=== SOURCE RECORDS ===

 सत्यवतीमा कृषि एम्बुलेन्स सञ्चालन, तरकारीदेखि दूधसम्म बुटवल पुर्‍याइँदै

===
=== SOURCE RECORDS ===

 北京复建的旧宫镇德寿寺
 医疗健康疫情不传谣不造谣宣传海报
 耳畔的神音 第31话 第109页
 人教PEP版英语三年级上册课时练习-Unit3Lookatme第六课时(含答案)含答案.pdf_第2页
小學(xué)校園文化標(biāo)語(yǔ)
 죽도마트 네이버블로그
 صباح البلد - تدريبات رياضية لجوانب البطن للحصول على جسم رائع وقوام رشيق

===

EXERCISE REQUIREMENTS: Extract the lines of the preceding material that run from the line with "耳畔的神音 第31话 第109页" through the line with "صباح البلد - تدريبات", inclusive, reproducing them exactly and adding nothing.

ANSWER TO THE EXERCISE:
 耳畔的神音 第31话 第109页
 人教PEP版英语三年级上册课时练习-Unit3Lookatme第六课时(含答案)含答案.pdf_第2页
小學(xué)校園文化標(biāo)語(yǔ)
 죽도마트 네이버블로그
 صباح البلد - تدريبات رياضية لجوانب البطن للحصول على جسم رائع وقوام رشيق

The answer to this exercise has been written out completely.